• SELECTED PASSAGE:
-*-*-

It is customary in Japan for employers to pay transportation fees for their workers. Don’t tell anyone, but it is equally customary for workers to use this system to scam their oppressors, with the most popular method being to lie about one’s route (e.g.: Claim to take the expensive JR but in fact commute by a cheap private railway. Combine this with the 50% children’s discount for maximum damage). Now, it seems like even local governments are in on the act:
(4/19/05) The Ministry of Internal Affairs announced the results of a special survey on April 19 thats finds 274 municipalities in 31 prefectures are paying commuting benefits to city workers who walk to their jobs. National public servants do not receive such stipends for walking to work, and must commute at least more than 2km one way if they do use some mode of transportation. 244 of the municipalities were paying benefits to people living within 2km of their workplace as well (WTF alert: but 30 weren’t?!).
The Ministry stated, “We demand that the payment of local public servants conforms to the standards of their national counterparts, and paying commuting benefits for people who walk is improper,” seeking speedy review from local governments.
The survey results are current as of Jan. 1 of this year, and were taken after the “hospitality” scandals (fraudulent overtime etc.) among Osaka’s public servants. Aichi Prefecture was the worst, with 38 municipalities. Fukuoka followed with 28, and Saitaima was 3rd with 23. As a whole, there were most in Western Japan, and there were no such incidents found in Hokkaido or the Tohoku (Northeast) region.

-*-*-

• INFORMATION GIVEN:
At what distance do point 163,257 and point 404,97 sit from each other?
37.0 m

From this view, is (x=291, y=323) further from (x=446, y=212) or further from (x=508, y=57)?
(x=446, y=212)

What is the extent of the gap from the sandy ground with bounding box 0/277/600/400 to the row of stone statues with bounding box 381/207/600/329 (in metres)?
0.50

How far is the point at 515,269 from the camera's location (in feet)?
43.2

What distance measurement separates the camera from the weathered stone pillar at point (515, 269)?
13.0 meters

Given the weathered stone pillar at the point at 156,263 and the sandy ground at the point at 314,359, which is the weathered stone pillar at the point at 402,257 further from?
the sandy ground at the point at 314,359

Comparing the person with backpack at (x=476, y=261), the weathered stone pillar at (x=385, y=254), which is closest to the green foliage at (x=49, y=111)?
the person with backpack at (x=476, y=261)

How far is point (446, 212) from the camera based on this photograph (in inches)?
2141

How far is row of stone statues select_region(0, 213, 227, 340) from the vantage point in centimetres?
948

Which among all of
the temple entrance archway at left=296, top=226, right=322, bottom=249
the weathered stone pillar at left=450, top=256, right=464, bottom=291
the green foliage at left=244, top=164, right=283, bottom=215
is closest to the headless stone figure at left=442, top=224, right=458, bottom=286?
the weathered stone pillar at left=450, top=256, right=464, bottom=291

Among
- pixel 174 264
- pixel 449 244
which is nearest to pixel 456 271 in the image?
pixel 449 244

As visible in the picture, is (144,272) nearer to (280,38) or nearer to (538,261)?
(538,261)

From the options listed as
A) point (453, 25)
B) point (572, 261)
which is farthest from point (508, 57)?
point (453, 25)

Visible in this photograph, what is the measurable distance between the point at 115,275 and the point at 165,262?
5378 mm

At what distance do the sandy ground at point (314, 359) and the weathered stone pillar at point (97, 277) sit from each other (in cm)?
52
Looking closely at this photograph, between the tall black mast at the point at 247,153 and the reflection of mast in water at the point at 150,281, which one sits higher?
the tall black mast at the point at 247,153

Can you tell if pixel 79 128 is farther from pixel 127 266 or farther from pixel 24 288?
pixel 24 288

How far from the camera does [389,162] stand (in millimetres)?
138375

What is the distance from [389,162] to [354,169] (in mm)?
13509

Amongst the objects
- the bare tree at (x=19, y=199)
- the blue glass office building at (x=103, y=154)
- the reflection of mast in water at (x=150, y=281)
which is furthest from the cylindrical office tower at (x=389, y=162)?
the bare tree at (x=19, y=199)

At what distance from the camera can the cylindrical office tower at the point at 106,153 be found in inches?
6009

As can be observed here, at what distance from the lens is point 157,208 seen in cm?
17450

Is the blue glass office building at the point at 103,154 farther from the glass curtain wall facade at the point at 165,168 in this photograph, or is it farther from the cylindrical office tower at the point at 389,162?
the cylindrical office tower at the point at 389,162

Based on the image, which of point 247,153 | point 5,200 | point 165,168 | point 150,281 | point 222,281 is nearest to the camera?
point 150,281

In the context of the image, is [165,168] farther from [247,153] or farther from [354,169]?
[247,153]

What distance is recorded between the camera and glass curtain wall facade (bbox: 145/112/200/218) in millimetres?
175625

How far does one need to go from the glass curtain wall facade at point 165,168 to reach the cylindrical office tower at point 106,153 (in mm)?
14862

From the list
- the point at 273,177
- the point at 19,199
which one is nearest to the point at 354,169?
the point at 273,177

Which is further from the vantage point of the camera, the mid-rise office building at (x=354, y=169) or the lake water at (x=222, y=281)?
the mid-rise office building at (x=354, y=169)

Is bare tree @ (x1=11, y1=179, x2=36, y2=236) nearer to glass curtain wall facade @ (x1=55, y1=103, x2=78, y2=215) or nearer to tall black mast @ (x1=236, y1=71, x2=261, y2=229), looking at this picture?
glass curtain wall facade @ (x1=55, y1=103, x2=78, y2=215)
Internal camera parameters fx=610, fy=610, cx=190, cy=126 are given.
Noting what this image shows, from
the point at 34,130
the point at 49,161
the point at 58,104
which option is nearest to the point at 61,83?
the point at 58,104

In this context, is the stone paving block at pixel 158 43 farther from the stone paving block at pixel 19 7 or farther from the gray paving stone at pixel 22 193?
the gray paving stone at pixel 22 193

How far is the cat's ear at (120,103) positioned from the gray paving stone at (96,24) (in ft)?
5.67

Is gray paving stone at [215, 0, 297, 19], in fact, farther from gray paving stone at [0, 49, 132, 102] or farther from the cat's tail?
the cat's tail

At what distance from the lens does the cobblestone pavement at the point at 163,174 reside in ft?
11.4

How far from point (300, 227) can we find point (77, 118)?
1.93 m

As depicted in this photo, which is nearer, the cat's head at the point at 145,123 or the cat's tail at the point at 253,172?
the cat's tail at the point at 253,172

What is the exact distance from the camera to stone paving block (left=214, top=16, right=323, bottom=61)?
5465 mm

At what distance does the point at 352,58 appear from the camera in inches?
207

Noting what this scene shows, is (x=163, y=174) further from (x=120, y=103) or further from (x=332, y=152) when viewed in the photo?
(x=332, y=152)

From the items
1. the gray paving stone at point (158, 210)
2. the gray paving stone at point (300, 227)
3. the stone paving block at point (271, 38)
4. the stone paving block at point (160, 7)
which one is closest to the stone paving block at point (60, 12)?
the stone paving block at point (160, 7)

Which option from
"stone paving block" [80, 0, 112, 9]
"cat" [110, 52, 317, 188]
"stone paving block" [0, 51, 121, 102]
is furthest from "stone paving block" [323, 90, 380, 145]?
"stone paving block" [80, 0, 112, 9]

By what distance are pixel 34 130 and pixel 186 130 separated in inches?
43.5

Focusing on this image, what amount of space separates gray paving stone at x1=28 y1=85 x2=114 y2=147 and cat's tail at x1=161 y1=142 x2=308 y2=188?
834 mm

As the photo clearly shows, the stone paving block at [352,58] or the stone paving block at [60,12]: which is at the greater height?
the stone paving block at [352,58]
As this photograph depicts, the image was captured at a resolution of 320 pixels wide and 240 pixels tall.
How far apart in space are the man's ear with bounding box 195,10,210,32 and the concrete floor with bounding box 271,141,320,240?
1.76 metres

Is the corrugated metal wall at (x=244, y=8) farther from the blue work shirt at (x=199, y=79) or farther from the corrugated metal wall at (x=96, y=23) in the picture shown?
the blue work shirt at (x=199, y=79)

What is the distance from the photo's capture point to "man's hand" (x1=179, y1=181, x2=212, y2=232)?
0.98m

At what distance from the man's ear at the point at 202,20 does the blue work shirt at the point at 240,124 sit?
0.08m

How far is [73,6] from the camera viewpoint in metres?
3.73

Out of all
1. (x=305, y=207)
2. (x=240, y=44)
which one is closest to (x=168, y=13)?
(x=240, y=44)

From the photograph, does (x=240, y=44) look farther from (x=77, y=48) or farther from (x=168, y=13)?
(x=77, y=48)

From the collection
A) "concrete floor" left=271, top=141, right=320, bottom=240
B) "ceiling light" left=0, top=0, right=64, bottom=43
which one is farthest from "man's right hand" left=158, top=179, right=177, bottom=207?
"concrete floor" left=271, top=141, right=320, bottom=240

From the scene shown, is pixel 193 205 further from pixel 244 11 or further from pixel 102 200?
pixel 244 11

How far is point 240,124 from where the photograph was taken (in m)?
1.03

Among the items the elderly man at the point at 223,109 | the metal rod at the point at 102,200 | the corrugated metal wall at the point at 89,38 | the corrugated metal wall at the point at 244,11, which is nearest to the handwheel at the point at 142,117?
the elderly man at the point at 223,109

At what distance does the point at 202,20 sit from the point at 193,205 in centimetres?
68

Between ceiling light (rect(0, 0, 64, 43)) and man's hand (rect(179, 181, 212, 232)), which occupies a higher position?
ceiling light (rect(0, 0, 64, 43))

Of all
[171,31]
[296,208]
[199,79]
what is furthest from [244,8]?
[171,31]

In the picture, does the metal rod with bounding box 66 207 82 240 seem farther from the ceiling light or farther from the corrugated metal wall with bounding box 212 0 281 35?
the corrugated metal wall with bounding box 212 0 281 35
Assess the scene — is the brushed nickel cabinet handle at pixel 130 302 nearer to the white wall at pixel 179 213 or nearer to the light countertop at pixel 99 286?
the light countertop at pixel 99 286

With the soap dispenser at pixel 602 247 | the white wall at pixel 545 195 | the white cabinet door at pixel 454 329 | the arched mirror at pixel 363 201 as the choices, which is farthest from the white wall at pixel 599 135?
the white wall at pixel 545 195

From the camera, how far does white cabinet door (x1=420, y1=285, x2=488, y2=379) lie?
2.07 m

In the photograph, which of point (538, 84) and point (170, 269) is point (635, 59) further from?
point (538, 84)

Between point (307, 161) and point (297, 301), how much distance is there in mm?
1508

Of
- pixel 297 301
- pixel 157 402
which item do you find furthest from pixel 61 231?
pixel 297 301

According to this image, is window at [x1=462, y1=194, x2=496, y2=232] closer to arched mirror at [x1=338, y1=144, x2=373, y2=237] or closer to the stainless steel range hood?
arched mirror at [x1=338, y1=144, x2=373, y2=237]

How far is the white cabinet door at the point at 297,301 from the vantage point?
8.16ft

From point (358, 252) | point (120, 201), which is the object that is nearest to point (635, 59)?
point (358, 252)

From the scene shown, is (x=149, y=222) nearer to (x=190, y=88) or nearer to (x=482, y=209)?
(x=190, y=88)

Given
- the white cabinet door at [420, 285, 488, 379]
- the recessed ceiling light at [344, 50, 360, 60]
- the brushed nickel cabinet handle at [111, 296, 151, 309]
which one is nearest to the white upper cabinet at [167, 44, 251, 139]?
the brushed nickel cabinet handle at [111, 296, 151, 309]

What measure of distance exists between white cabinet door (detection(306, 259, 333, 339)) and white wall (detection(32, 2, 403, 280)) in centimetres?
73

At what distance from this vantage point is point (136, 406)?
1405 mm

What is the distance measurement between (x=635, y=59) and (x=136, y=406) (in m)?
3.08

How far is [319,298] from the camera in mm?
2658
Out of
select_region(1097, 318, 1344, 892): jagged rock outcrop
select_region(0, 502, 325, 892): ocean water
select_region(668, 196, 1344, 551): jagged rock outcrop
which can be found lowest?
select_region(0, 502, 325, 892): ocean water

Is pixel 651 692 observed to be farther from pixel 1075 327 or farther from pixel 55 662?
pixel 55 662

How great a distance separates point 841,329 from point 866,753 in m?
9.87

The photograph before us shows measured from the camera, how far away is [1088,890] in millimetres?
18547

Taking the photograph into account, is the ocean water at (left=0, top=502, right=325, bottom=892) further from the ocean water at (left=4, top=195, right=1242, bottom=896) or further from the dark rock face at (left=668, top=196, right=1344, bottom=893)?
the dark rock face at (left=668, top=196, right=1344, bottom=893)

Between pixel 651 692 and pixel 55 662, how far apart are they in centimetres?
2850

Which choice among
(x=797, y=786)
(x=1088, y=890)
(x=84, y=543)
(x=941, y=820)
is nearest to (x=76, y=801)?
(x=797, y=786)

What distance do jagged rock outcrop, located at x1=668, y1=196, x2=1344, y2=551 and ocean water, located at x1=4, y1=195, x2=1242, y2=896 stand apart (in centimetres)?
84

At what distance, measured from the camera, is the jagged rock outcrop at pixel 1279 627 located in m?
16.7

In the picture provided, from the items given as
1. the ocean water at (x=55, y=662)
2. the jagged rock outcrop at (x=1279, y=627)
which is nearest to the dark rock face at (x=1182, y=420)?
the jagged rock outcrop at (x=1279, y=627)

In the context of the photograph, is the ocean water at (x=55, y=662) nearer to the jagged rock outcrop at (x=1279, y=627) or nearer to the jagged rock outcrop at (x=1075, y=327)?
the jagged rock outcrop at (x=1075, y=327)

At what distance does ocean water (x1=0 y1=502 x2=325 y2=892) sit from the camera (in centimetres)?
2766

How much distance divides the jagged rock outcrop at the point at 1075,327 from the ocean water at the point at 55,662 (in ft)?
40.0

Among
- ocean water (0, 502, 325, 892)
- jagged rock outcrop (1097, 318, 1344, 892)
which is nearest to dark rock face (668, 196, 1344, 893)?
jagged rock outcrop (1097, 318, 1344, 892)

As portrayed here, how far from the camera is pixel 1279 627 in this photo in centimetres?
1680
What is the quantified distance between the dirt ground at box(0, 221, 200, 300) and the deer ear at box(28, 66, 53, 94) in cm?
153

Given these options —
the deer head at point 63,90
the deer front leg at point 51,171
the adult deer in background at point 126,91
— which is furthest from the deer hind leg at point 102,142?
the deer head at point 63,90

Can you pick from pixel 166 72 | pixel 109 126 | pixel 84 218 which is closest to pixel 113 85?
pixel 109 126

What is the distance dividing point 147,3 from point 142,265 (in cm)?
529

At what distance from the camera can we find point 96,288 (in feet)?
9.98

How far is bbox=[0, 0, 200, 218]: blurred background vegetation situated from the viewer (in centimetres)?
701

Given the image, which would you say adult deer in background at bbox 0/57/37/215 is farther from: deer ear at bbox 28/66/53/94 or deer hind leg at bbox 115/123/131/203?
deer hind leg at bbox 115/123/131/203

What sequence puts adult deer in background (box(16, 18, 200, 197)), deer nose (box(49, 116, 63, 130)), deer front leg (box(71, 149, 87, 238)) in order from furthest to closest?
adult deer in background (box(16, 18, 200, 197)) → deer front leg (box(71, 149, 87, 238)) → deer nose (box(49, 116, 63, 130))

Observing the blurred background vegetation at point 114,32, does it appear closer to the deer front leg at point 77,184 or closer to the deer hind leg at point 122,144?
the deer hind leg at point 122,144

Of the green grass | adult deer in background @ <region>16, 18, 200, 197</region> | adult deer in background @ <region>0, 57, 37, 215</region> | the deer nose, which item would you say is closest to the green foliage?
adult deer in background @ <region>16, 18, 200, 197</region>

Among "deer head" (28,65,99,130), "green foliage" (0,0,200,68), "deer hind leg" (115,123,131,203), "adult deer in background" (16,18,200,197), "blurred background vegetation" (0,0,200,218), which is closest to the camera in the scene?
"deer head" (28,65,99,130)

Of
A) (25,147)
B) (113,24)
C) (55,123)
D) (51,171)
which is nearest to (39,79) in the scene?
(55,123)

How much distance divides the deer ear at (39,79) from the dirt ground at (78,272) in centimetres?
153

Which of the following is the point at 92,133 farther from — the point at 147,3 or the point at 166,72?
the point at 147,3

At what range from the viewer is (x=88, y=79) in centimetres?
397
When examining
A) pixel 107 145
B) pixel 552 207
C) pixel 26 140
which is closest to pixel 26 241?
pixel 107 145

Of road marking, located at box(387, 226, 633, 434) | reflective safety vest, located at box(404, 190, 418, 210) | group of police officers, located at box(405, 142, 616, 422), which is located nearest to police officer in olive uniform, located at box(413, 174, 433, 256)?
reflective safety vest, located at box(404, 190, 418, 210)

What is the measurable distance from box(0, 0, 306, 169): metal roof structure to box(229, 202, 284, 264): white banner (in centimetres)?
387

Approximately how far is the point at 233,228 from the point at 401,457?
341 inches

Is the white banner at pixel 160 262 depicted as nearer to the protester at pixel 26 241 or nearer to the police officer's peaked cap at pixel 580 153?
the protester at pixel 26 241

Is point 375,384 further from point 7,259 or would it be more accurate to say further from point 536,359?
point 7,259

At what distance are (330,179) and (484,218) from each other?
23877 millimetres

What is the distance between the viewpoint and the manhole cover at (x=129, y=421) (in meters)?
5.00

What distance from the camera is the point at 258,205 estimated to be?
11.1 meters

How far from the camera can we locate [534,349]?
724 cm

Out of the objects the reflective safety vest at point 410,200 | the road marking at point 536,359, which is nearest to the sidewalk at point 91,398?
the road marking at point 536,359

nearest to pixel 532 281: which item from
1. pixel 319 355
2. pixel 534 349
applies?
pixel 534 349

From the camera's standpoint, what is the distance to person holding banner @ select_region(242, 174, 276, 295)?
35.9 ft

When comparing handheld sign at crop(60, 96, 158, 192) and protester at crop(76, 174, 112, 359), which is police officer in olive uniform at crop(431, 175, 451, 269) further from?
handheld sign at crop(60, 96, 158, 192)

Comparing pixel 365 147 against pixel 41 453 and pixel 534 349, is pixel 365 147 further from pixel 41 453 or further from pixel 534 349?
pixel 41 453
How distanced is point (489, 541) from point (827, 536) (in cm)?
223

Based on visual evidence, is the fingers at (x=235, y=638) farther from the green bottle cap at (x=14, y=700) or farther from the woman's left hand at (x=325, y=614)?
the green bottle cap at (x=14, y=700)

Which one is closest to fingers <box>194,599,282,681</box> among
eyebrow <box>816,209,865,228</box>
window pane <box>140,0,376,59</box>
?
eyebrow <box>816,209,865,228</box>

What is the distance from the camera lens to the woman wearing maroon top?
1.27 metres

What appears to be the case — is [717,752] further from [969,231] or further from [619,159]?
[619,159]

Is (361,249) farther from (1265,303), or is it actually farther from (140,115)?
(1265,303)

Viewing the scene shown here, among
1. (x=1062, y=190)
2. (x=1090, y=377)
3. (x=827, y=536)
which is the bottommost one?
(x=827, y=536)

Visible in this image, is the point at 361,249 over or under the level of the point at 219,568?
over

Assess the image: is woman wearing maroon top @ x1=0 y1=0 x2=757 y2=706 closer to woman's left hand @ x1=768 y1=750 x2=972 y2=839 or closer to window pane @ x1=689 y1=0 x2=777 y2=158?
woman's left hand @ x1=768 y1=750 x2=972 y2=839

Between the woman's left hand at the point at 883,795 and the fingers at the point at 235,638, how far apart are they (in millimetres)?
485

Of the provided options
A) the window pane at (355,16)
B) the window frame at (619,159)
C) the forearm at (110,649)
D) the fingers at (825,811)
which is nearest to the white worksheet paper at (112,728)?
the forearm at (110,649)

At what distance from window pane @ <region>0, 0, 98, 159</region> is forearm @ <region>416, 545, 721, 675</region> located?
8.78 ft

-*-*-

• PROBLEMS AND TASKS:
**a.** Answer these about the passage on commuting benefits in Japan:
(i) How many municipalities did the survey find paying commuting benefits to workers who walk to their jobs?
(ii) Which prefecture had the most such municipalities, and how many?
(iii) As of what date are the survey results current?
**b.** Continue the passage on commuting benefits for Japanese workers from its last sentence onward.

• ANSWER LIST:
**a.**
(i) 274 municipalities, in 31 prefectures.
(ii) Aichi Prefecture, with 38 municipalities.
(iii) January 1 of this year.

**b.**
The highest monthly benefit payment (for workers living within 2km of their workplaces) was in Hekinan, Aichi, with 5750 yen. Most payments were 1000-4000 yen, and the smallest was Kitakyushu city with 100 yen per month.
In Hekinan, workers received commuting benefits on 8 levels based on distance without regard to mode of transportation, with workers living within 1km receiving 4950 yen per month and those within 2km receiving 5750 yen. Only 14 people actually walk to work in Hekinan, with most employees electing to drive (as of April 1). The city explained, “We based our system on our surrounding areas and the way we’ve done things up to now,” but in response to the criticism has reduced its payments to 2500 yen for workers within 1km and 5000 yen for those within 2km.